* [Activity] Only an exact copy belongs in the answer: the line with "Existence déquipements sociaux" and every line after it through the end of the records, pictures left out.
== Segment start ==
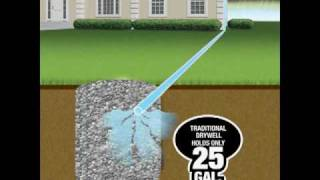 Drainage Systems for Landscape and Yard: Flo-Well and Pop-Up Emitters by NDS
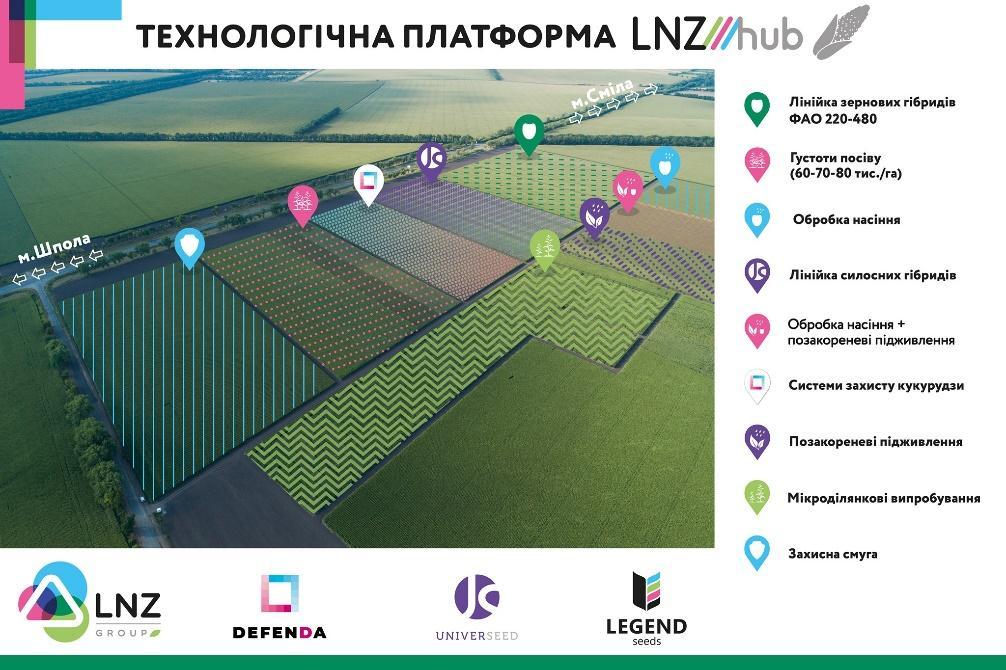 Час підбити підсумки. Результати LNZ hub 2019 фото 2 LNZ Group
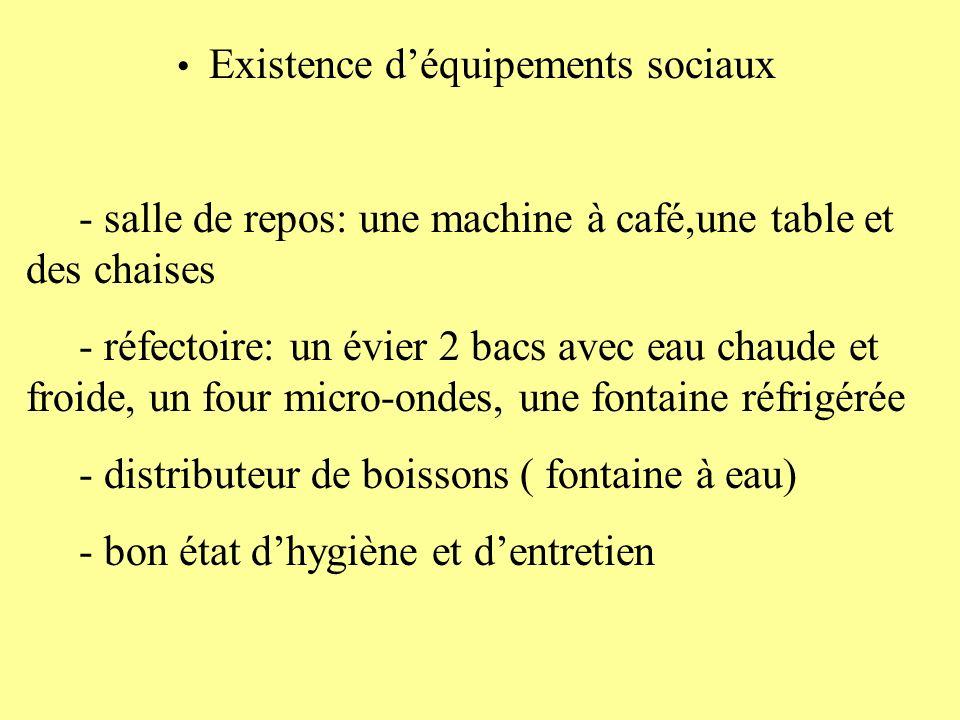 Existence déquipements sociaux - salle de repos: une machine à café,une table et des chaises - réfectoire: un évier 2 bacs avec eau chaude et froide,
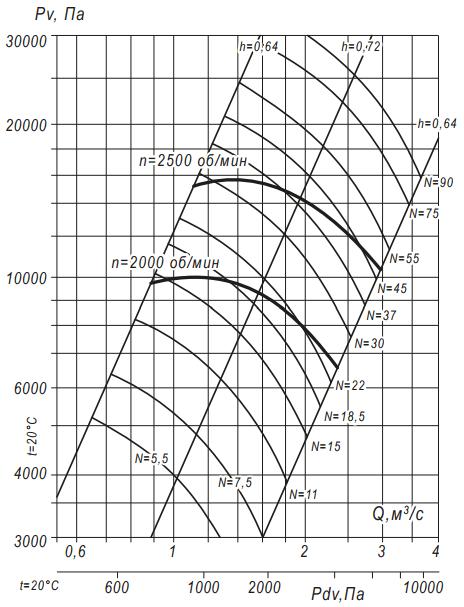 а10-5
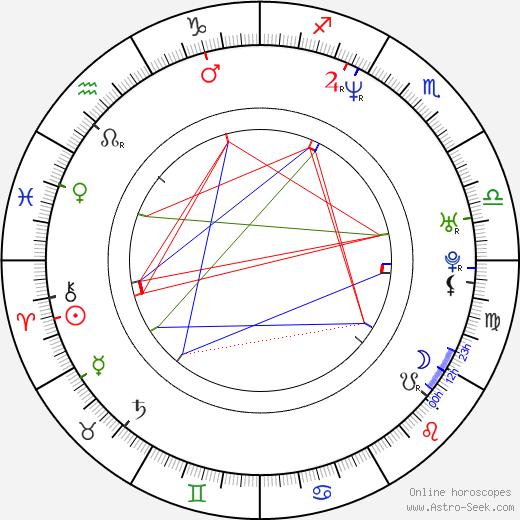 Nicolas Joffrin день рождения гороскоп, Nicolas Joffrin Натальная карта онлайн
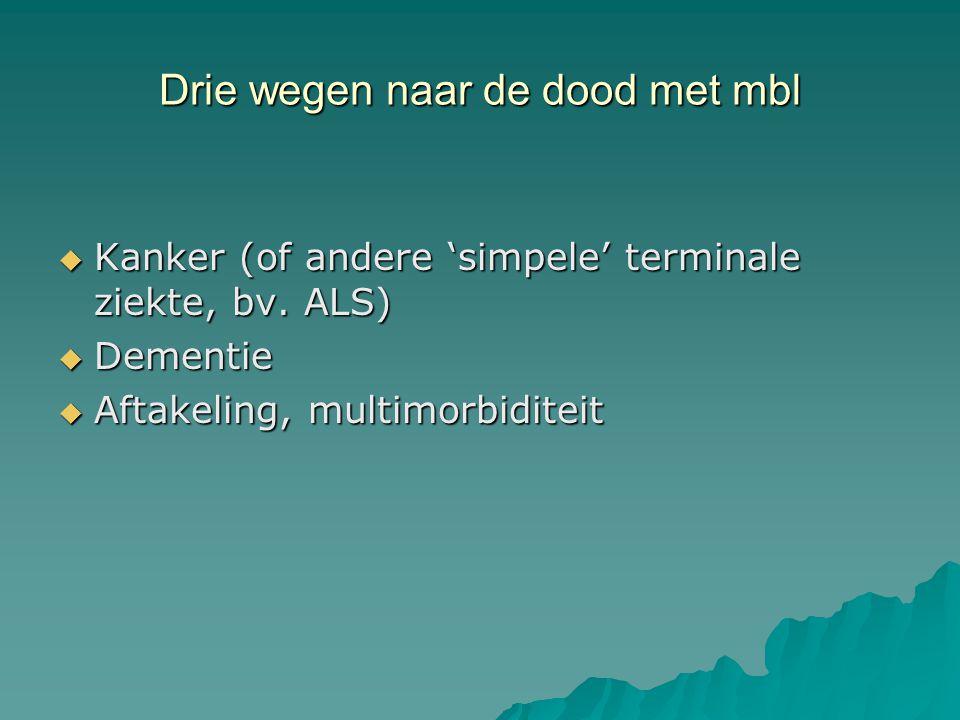 Het KOPPEL onderzoek  ZonMW 2011  Burgers – artsen – verpleegkundigen en verzorgenden  Kwantitatief en kwalitatief  Onderzoekers uit Utrecht, Rotterdam, Groningen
== Segment end ==
* [Task result]
 Existence déquipements sociaux - salle de repos: une machine à café,une table et des chaises - réfectoire: un évier 2 bacs avec eau chaude et froide,
 а10-5
 Nicolas Joffrin день рождения гороскоп, Nicolas Joffrin Натальная карта онлайн
 Het KOPPEL onderzoek  ZonMW 2011  Burgers – artsen – verpleegkundigen en verzorgenden  Kwantitatief en kwalitatief  Onderzoekers uit Utrecht, Rotterdam, Groningen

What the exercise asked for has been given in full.